# How can I stop skipping class???????



## rifulcube (Jan 1, 2013)

So last week, i skipped class to avoid a group project, and i thought i would just skip that one class one time, but It's thursday and i havent' been to school at all the past week. 

I don't want to skip class anymore, but im scared that if i do go, someone else would've taken my seat, or i wouldn't understand the lesson, or the professor will ask me to use a handout that he had given the other day which i don't have, or if i do go, i would have to interact with people, which was the main reason why i skipped class in the first place.


----------



## Shy2Shine (Feb 21, 2012)

I remember skipping class when i was in highschool. Honestly, the one thing i regret is not putting more effort in my education instead of worrying about what other people think. Think of it this way, when you finish hs you're not gonna see anybody from hs again.


----------



## Cam1 (Dec 4, 2011)

I can relate to a lot of what you're saying here. Skipping classes caused a lot of issues for me, it's like skipping one class would lead to another, then skipping multiple times. It's best to go to every class, and e-mail the teacher for anything you missed before the next class so that you don't have to get the handout during the class.


----------



## AlphaHydrae (Jun 15, 2011)

i suggest you stop skipping soon too. it will become a bad habbit and the more you skip the more miserable you are going to feel. also meaning the more you will miss. 
before it's too late, buck up and go. 
id just think i dont have the privilage to not go or think education is more important for now.. just wash your face and go.


----------



## enfield (Sep 4, 2010)

i don't know that's what happened to me last term .


----------



## Miss Awesome (Sep 1, 2012)

rifulcube said:


> So last week, i skipped class to avoid a group project, and i thought i would just skip that one class one time, but It's thursday and i havent' been to school at all the past week.
> 
> I don't want to skip class anymore, but im scared that if i do go, someone else would've taken my seat, or i wouldn't understand the lesson, or the professor will ask me to use a handout that he had given the other day which i don't have, or if i do go, i would have to interact with people, which was the main reason why i skipped class in the first place.

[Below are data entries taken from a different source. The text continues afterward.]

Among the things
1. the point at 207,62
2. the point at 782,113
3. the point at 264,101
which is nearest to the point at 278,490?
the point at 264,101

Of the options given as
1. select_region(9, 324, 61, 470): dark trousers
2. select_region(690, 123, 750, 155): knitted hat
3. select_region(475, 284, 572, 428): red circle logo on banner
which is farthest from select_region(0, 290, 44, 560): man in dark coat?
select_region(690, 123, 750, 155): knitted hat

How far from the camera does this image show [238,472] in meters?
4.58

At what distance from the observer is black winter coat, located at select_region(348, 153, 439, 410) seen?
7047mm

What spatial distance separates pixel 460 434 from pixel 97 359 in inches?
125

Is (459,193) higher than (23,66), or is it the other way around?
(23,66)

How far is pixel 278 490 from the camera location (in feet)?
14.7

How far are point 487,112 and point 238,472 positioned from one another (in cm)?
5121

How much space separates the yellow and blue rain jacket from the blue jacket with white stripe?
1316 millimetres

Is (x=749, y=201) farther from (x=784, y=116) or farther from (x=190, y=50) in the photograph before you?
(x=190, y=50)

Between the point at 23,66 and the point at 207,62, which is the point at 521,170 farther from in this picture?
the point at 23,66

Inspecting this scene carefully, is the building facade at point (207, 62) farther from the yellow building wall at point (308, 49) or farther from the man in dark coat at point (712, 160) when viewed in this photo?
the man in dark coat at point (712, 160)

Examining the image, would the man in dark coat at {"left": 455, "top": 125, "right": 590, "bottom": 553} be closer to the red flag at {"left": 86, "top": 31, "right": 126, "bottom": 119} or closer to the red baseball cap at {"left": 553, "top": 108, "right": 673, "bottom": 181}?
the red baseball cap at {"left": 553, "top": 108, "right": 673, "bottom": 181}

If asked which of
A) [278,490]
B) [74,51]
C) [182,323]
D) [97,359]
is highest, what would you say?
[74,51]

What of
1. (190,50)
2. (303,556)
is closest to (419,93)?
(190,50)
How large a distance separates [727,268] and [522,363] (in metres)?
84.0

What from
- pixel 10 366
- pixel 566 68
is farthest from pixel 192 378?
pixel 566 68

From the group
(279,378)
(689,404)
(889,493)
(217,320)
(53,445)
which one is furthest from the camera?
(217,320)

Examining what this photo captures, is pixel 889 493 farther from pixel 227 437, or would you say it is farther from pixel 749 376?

Make up a valid excuse. Email the teacher. Go back.

You may not have the same seat, and you will have missed some things, but the longer you avoid it, the worse it will be.

Are you in college? Look into your school and what services they offer to students. My university offers free counseling. Take advantage if your school does too - it's highly unlikely that you'll ever have a chance to get counseling completely free after you leave school.


----------